* WORK TO COMPLETE *
Can you turn the listing, from the line with "Which object is" up to and including the line with "Answer: 569 inches", into a Markdown table with the columns Row and Text, one numbered row per line and blank lines left out?

* STORED ROWS *

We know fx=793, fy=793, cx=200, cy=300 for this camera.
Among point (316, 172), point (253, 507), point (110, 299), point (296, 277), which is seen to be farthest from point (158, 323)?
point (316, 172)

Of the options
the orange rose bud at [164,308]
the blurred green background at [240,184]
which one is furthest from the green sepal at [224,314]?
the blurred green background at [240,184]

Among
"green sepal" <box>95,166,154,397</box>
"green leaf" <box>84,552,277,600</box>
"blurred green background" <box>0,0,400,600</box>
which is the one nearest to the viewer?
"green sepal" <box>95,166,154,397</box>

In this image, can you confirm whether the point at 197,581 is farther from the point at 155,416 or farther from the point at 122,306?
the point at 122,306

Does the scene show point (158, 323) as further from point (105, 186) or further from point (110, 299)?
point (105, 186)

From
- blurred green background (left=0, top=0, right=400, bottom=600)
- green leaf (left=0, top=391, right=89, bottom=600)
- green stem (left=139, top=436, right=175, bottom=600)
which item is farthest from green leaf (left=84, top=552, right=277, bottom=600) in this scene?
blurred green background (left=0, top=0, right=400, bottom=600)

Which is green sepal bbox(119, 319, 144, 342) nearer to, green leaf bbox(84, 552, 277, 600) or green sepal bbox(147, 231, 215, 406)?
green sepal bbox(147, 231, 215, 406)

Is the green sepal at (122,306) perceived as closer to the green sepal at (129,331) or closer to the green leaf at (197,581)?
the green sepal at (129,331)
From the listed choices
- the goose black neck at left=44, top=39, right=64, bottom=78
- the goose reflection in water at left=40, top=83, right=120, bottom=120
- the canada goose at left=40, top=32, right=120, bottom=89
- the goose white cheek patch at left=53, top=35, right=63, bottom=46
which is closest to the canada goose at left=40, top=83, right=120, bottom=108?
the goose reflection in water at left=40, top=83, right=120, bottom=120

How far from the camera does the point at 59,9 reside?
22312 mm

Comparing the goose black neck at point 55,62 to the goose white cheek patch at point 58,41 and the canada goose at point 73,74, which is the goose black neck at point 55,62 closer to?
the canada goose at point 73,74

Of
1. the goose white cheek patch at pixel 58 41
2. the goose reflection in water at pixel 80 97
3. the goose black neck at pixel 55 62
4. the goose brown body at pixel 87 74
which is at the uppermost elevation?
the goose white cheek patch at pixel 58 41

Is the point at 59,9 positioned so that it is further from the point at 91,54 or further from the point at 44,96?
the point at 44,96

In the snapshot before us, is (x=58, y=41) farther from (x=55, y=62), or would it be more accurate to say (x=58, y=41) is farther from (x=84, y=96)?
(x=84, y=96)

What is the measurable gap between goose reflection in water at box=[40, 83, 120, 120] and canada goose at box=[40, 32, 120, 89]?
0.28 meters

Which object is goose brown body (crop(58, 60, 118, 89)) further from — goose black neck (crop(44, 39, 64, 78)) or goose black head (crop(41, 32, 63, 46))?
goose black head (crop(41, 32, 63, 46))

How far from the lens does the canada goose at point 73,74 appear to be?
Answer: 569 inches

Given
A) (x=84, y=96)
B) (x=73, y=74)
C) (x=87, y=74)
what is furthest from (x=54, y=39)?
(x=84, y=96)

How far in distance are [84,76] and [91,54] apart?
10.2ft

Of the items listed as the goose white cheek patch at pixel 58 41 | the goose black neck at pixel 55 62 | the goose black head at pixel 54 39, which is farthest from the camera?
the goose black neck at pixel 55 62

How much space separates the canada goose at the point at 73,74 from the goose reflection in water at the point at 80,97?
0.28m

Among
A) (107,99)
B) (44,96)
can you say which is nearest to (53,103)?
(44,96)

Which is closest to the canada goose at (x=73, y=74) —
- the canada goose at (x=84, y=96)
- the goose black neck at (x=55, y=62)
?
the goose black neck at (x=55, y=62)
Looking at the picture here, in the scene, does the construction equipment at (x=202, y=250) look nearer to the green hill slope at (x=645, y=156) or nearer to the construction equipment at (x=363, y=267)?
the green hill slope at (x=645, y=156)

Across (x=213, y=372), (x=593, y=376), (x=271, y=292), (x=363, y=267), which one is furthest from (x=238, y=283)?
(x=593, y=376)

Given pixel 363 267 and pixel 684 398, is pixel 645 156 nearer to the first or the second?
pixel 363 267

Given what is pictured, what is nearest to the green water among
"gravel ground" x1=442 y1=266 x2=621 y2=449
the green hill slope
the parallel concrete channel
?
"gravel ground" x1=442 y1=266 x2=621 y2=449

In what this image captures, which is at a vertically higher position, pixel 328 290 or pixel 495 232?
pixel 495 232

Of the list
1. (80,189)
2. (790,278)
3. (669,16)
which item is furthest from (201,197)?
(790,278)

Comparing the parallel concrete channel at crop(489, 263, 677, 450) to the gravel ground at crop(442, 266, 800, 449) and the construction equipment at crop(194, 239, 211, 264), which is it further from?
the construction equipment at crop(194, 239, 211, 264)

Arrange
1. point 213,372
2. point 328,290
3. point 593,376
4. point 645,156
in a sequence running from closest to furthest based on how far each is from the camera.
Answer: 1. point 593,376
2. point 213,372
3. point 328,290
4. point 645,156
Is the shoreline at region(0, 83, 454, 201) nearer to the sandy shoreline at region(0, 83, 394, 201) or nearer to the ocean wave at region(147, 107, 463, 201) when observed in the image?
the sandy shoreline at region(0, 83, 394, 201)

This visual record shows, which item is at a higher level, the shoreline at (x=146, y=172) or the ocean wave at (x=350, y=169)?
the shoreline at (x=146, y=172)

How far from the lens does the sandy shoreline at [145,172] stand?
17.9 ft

* EXERCISE OUTPUT *
| Row | Text |
|---|---|
| 1 | Which object is goose brown body (crop(58, 60, 118, 89)) further from — goose black neck (crop(44, 39, 64, 78)) or goose black head (crop(41, 32, 63, 46))? |
| 2 | goose black head (crop(41, 32, 63, 46)) |
| 3 | How far from the lens does the canada goose at point 73,74 appear to be? |
| 4 | Answer: 569 inches |